Nesse quadro de discriminação cinzento e pouco nítido que ainda se reserva às «dependências de empregado/trabalhador doméstico», o tema da refeição solitária viria quase que automaticamente carregado de derivações negativas: como dito acima, constituiria mais bem a exceção o trabalhador doméstico ser convidado a partilhar das refeições junto com os donos da casa, seus empregadores, sendo a regra a refeição em separado. Tal prática, no mínimo uma discriminação de ranço aristocrático e, na melhor das hipóteses otimistas, uma reafirmação de respeito à individualidade, é aceita com a maior naturalidade, sem questionamentos.

Por consequência, parece pouco razoável que a refeição a sós, para a empregada doméstica, em vista da discriminação implícita ou explicita que a caracteriza, dependendo do caso, possa significar um momento de prazer especial. Comer comida fria, ou comer o que sobrou, em ambiente desfavorável são representações  bastante comuns no que se refere à refeição solitária da empregada doméstica, residente ou não.

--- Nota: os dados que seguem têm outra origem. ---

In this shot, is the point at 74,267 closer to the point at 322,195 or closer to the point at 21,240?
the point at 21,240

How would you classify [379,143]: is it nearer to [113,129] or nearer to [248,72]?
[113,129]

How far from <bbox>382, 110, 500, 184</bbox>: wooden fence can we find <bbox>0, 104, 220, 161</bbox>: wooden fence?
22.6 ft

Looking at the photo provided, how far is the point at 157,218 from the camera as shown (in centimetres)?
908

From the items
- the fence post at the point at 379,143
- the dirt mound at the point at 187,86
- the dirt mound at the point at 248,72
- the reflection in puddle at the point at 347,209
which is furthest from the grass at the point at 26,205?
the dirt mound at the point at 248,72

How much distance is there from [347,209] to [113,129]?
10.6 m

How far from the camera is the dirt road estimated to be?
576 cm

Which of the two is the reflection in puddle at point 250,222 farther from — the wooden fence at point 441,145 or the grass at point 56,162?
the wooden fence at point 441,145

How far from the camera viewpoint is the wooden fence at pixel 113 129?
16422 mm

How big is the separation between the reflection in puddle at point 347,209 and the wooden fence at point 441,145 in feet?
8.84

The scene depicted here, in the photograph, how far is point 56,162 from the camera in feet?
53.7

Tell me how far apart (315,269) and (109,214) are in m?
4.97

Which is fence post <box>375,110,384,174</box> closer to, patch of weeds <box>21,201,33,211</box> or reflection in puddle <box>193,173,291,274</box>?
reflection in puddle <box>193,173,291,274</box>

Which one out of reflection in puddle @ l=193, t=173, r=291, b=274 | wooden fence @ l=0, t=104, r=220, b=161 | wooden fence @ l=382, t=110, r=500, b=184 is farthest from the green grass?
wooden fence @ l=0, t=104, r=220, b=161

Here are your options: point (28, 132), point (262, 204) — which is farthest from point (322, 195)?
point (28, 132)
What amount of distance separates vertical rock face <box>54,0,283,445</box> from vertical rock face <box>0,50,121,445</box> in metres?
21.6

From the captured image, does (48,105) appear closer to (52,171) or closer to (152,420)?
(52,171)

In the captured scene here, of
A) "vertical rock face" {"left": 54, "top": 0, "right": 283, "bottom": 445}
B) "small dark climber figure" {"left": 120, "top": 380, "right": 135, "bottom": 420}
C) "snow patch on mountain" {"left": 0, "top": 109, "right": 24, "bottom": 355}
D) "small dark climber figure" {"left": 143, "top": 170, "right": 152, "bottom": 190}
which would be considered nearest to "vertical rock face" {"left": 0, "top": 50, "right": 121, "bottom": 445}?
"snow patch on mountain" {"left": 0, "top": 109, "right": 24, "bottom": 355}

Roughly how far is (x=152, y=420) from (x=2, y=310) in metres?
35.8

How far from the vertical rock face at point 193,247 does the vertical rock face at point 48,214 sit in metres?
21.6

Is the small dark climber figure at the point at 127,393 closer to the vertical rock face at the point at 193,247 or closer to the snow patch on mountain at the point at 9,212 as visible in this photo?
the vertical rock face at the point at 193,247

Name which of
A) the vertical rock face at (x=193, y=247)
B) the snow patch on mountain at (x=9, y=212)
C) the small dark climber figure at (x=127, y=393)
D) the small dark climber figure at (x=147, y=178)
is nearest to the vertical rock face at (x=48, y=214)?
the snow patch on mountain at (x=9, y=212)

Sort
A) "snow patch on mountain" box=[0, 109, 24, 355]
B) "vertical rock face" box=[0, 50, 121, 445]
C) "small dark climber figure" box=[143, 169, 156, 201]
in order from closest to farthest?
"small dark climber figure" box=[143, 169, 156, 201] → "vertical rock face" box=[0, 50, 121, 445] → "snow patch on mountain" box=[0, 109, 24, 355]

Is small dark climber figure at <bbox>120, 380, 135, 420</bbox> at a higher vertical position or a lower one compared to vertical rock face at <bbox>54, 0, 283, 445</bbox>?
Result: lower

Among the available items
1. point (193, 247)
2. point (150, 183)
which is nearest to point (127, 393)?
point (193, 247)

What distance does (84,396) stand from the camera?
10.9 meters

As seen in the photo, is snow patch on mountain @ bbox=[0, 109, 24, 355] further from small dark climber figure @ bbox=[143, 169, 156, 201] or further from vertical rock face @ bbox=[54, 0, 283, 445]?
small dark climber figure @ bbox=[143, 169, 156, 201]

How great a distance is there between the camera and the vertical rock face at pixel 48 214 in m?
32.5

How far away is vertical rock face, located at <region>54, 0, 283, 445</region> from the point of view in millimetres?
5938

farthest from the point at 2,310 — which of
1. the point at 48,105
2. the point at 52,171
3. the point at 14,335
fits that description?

Tudo isso é verdadeiro. Há, contudo, que ver o momento da refeição. Independentemente do que se come, e da discriminação que envolve esse momento no caso da empregada doméstica, a refeição solitária se iguala a qualquer outra refeição solitária. Não se distingue das demais em qualquer outro lugar ou em qualquer outra situação, na rua, no restaurante, em casa, no trabalho, feita na marmita, no prato goumet ou no pote de barro , com alimentos sofisticados ou os mais simples. Porque?

Porque a refeição a sós, em qualquer circunstância, oferece momentos de intimidade àquele que a faz e que se dispõe a explorá-los, numa viagem virtual de autoconhecimento que pode ser muito prazerosa e sempre reveladora. Tudo isso pelos motivos que venho alinhavando ao longo destes ensaios. No que se refere a esse potencial, e a esse apenas, a condição social do sujeito não deveria interferir. O potencial será o mesmo para rico ou pobre, jovem ou idoso, homem ou mulher, mendigo ou senhor, empregado doméstico ou patrão, astronauta na estação espacial ou cristão nas catacumbas da Roma Antiga.

A consciência da injustiça e da desigualdade social e econômica geradas pela discriminação, racismo e colonialismo, entretanto, formará a base dessas revelações para certos estamentos sociais, se não para toda a sociedade. Espera-se, a esse respeito, que para tal possam ter contribuído as lições da morte de George Floyd e das muitas outras vítimas, desconhecidas ou ignoradas, de tragédias semelhantes.